Report every line in the records below that holds the word "changed".

» **MATERIAL PROVIDED**
++++++++

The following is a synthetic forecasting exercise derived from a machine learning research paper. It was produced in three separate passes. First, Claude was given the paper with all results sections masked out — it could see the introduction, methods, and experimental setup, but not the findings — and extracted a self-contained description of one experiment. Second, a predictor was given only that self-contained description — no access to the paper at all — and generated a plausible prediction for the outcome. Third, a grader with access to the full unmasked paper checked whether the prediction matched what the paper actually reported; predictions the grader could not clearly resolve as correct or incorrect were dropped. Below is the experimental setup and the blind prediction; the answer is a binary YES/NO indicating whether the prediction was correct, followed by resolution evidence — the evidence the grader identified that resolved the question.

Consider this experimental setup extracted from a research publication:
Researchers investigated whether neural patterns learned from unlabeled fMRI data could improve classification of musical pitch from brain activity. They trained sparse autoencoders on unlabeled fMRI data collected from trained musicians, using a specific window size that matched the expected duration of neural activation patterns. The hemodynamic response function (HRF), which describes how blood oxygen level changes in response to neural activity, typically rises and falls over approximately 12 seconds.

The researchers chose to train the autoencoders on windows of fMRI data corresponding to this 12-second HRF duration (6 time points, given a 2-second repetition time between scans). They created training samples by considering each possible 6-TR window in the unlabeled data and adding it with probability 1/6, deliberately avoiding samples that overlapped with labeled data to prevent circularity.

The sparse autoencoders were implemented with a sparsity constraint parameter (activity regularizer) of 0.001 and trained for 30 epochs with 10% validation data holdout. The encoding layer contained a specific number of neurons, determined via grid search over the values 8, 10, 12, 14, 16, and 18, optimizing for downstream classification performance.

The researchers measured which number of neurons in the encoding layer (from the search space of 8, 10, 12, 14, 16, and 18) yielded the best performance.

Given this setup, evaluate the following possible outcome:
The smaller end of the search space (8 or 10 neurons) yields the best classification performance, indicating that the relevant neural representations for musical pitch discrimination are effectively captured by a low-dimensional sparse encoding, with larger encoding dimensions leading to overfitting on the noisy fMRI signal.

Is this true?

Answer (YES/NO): NO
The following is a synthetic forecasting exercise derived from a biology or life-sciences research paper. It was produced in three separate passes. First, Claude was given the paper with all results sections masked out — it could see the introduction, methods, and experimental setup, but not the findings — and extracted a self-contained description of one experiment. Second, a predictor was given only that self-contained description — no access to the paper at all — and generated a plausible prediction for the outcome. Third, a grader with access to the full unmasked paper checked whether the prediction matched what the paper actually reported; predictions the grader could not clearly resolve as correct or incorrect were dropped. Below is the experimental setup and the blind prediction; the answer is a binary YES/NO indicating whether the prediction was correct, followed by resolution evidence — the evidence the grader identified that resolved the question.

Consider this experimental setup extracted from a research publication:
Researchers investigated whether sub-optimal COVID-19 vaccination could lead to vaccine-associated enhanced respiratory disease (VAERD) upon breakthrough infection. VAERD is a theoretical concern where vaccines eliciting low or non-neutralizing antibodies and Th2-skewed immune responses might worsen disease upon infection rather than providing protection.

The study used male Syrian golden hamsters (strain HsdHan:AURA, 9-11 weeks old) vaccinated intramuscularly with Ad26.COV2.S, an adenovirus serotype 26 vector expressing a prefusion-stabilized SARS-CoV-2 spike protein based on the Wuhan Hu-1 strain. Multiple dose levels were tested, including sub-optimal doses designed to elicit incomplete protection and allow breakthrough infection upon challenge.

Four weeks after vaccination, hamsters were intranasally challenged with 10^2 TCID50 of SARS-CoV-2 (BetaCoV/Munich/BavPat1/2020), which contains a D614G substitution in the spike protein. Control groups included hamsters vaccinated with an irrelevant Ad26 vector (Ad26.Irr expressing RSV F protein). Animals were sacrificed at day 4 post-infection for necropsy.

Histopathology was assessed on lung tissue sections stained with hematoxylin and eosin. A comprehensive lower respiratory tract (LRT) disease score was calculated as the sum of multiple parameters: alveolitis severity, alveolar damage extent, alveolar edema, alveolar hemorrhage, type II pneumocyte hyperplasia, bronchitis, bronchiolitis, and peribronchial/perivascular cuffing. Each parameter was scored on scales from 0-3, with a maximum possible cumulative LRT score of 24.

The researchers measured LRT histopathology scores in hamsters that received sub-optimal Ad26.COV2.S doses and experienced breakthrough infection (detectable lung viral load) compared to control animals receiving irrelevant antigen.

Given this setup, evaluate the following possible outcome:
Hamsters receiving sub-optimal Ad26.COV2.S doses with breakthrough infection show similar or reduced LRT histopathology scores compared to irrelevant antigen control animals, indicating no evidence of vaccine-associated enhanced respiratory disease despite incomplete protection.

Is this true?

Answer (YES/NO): YES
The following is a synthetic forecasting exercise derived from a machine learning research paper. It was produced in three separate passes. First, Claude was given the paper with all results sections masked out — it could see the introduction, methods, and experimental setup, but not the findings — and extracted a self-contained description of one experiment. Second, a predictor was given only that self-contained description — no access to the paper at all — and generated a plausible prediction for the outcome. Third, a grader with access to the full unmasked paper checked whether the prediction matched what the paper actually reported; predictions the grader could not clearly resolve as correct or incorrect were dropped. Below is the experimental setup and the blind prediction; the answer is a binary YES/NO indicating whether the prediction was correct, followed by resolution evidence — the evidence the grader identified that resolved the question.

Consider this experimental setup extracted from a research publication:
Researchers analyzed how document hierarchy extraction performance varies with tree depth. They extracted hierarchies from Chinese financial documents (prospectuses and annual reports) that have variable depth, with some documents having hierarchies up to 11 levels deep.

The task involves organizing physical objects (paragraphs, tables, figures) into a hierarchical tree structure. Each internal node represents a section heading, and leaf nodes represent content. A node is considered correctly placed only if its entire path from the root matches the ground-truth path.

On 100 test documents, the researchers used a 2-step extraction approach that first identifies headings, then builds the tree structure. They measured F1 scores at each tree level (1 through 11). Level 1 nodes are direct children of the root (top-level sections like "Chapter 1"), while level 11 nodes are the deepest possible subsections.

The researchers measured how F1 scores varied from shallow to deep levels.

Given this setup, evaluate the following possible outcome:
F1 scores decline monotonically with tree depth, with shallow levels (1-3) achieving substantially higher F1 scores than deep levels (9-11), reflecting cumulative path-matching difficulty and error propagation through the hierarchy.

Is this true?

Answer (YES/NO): NO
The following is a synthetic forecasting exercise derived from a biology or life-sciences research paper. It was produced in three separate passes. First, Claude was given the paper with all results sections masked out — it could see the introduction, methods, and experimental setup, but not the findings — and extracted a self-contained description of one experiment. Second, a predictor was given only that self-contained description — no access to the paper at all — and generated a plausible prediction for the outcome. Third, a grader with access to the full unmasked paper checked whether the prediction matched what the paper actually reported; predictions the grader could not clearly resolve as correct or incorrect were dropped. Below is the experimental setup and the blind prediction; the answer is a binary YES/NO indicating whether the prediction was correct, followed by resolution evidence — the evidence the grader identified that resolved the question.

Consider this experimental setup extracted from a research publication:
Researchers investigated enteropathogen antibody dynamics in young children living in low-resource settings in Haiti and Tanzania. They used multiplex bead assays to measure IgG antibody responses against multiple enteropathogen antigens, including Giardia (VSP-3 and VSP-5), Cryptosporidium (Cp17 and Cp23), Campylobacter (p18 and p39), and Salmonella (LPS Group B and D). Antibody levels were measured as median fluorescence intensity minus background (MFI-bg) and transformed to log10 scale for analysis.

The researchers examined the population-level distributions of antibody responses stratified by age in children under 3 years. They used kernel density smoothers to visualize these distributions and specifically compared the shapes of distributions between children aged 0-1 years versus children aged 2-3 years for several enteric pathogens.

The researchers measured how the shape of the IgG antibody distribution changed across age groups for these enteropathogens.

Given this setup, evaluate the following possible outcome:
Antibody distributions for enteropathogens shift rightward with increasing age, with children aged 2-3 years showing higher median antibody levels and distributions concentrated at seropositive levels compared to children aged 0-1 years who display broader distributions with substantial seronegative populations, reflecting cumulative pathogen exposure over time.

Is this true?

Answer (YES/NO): NO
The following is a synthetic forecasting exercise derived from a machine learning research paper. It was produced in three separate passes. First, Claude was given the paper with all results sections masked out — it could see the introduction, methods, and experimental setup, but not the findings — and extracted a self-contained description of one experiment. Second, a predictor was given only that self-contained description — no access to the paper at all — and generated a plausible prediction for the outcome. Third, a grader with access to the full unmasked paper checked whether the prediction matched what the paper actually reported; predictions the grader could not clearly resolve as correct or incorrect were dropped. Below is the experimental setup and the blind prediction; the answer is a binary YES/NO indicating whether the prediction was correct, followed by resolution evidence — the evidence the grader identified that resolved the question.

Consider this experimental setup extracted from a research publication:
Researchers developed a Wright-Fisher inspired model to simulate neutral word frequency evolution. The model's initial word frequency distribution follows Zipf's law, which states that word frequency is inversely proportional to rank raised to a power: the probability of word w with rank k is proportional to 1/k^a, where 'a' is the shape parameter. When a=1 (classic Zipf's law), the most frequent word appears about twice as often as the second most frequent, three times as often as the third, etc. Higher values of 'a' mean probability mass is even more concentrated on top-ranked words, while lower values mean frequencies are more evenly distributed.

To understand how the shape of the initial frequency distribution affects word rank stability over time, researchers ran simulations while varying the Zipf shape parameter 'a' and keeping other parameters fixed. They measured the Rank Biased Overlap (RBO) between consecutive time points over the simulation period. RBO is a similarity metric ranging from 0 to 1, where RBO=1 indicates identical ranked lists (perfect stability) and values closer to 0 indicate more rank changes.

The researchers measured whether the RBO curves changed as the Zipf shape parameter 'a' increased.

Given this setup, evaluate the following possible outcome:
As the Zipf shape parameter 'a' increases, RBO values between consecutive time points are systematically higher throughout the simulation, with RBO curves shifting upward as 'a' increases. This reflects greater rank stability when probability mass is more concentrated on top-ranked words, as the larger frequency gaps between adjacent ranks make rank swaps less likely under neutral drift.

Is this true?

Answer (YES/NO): NO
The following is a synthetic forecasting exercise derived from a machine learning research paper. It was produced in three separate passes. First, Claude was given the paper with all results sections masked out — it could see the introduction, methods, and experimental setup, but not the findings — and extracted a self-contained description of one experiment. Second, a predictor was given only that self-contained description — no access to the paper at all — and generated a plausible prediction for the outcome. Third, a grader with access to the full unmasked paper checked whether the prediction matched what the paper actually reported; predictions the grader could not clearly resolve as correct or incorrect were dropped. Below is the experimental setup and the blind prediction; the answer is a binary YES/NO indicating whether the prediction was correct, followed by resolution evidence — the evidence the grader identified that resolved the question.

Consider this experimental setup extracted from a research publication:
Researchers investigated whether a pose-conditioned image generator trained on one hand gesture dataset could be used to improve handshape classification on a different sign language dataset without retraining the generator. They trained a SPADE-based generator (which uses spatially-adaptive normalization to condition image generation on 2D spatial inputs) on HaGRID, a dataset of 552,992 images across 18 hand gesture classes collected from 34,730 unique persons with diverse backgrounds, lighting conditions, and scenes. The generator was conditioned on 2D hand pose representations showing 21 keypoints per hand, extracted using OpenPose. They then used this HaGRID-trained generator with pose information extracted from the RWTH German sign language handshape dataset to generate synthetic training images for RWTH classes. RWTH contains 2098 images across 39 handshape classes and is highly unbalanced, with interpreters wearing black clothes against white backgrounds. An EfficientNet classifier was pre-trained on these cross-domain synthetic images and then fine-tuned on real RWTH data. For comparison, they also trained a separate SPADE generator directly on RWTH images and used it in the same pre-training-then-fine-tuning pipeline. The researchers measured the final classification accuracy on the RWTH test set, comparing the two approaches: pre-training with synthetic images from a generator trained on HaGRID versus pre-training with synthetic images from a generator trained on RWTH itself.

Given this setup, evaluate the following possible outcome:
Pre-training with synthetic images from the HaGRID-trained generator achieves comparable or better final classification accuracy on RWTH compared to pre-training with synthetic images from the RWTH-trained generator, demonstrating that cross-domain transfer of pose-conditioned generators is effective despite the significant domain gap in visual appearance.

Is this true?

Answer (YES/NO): YES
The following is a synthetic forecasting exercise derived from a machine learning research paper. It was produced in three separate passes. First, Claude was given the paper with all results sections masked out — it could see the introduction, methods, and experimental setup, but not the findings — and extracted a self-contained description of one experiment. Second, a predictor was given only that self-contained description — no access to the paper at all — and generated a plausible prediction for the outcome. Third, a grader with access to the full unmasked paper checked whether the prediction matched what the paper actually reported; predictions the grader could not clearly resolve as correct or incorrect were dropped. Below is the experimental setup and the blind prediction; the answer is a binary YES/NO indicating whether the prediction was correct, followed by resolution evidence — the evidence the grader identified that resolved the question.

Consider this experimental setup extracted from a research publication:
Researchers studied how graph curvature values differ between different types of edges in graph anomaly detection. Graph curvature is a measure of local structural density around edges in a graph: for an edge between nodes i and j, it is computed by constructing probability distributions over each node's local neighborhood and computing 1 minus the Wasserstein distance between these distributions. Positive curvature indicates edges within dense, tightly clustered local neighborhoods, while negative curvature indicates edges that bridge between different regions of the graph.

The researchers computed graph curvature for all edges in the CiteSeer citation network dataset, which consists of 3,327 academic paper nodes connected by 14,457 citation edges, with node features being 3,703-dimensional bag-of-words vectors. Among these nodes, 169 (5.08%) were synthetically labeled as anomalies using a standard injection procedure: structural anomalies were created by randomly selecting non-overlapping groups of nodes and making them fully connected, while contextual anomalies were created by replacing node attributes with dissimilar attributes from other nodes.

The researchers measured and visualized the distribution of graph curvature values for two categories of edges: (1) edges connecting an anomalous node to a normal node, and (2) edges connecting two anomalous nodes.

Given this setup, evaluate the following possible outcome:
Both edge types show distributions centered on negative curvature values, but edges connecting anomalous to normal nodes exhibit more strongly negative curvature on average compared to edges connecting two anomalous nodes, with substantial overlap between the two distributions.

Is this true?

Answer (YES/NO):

++++++++

» **EXERCISE ANSWER**
The researchers measured how the shape of the IgG antibody distribution changed across age groups for these enteropathogens.
The researchers measured whether the RBO curves changed as the Zipf shape parameter 'a' increased.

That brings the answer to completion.